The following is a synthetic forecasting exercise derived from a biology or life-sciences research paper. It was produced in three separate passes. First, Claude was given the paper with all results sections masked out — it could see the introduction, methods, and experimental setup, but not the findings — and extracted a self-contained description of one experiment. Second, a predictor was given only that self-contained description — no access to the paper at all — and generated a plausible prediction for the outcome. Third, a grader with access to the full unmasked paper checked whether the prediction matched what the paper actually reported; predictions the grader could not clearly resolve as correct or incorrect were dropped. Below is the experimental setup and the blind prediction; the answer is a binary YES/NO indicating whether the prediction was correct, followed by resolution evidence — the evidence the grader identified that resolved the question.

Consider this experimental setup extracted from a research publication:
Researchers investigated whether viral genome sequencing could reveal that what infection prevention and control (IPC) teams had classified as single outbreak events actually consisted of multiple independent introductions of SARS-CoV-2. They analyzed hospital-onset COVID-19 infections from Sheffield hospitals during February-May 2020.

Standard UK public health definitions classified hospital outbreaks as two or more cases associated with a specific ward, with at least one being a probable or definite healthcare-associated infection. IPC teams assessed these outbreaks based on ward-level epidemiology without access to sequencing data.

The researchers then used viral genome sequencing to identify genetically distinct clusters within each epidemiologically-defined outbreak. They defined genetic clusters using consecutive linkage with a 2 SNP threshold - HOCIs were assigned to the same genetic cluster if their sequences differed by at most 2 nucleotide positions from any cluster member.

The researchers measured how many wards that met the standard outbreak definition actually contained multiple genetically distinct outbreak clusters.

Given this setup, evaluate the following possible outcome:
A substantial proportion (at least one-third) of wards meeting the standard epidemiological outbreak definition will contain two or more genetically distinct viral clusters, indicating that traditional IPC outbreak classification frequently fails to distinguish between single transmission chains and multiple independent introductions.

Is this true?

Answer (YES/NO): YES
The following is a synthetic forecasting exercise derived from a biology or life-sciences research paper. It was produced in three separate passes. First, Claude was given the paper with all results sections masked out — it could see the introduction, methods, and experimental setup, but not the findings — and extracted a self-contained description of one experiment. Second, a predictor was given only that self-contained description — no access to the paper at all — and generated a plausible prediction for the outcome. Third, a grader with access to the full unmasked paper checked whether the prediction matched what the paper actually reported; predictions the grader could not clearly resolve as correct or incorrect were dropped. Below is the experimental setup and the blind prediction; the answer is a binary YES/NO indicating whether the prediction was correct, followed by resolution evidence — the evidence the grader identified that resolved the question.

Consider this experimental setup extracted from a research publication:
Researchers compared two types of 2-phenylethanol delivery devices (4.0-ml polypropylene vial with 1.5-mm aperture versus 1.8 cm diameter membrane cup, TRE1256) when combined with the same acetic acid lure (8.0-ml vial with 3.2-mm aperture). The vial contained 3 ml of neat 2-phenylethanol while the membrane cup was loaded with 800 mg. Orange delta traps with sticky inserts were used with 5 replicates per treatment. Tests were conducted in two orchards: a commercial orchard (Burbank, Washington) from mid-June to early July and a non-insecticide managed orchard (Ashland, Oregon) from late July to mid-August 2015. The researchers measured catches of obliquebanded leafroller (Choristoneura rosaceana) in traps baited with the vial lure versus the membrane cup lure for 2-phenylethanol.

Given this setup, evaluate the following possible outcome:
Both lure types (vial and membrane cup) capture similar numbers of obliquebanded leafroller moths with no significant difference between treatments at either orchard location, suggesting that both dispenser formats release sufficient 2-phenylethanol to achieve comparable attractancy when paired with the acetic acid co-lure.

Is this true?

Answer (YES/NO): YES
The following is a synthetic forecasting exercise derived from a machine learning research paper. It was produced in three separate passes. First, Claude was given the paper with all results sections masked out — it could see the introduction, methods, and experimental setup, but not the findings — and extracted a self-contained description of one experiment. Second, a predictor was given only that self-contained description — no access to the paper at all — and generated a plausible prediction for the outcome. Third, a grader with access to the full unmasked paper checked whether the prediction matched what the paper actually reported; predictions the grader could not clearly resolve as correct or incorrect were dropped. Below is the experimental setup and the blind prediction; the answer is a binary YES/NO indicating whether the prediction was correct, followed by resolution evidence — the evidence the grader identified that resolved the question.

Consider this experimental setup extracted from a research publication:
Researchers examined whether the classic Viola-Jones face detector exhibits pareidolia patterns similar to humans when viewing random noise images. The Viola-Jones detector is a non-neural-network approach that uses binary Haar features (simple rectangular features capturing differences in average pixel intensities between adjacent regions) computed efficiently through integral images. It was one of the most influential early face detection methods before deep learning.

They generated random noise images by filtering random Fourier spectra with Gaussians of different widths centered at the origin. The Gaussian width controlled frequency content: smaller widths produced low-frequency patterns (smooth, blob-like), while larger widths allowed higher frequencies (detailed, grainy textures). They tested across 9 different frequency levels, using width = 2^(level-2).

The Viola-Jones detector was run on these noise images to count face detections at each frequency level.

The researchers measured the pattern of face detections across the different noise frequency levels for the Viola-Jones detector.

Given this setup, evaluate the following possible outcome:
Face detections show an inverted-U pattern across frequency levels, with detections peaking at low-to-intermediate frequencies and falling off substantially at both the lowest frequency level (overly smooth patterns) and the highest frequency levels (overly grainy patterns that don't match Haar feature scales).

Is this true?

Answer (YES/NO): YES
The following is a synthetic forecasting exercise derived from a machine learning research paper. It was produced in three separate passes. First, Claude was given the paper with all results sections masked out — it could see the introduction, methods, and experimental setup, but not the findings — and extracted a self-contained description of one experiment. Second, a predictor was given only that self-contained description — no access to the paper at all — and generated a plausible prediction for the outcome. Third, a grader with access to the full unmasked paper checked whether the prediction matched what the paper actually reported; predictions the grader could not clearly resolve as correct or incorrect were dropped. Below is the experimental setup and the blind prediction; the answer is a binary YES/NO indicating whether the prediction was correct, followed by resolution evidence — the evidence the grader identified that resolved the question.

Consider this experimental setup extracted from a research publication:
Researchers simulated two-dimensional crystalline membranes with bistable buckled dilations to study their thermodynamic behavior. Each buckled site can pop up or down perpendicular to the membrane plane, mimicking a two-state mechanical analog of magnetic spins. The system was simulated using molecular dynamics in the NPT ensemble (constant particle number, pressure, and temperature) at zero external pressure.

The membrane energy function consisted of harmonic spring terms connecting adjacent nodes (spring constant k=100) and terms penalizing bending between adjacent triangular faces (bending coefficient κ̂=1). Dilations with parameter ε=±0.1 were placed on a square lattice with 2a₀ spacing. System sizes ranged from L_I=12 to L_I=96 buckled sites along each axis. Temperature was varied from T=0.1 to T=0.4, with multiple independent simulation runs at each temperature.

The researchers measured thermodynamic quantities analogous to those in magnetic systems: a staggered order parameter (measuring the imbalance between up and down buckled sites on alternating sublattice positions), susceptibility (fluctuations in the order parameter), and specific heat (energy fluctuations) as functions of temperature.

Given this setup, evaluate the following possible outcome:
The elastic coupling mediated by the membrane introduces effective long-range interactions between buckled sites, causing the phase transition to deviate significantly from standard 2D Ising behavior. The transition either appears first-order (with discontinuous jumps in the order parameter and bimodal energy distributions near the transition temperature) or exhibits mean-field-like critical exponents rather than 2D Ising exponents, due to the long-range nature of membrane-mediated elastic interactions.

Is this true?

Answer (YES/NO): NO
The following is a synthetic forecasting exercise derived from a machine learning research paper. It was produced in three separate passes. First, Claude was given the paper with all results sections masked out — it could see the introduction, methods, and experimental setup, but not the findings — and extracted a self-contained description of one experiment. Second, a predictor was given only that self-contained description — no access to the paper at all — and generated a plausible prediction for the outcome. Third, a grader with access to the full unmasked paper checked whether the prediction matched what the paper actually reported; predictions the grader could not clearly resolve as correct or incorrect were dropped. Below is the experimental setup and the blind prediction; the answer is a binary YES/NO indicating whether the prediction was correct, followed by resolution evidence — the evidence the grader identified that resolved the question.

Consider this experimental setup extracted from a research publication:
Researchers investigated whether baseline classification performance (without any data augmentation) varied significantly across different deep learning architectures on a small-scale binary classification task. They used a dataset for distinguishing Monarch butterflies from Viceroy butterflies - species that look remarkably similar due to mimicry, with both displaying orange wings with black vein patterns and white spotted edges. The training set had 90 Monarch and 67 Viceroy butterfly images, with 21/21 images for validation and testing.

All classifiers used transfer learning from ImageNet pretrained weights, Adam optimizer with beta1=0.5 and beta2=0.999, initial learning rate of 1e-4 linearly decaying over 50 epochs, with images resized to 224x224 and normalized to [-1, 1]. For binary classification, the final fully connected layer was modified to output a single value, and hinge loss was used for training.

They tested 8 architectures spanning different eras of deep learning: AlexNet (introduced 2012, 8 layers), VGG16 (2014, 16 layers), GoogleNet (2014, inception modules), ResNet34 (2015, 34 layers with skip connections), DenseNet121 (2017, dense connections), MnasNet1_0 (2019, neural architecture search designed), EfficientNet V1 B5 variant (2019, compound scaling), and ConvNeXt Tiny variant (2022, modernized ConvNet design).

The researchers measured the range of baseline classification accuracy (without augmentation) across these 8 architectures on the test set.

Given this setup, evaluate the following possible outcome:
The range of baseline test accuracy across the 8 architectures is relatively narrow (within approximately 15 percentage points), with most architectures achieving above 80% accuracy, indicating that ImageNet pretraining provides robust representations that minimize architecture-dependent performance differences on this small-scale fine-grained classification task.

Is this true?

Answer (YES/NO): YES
□ □ □ □ □ □ □
Wherever the string "wards" appears in the entries above, list that line.

The researchers measured how many wards that met the standard outbreak definition actually contained multiple genetically distinct outbreak clusters.
A substantial proportion (at least one-third) of wards meeting the standard epidemiological outbreak definition will contain two or more genetically distinct viral clusters, indicating that traditional IPC outbreak classification frequently fails to distinguish between single transmission chains and multiple independent introductions.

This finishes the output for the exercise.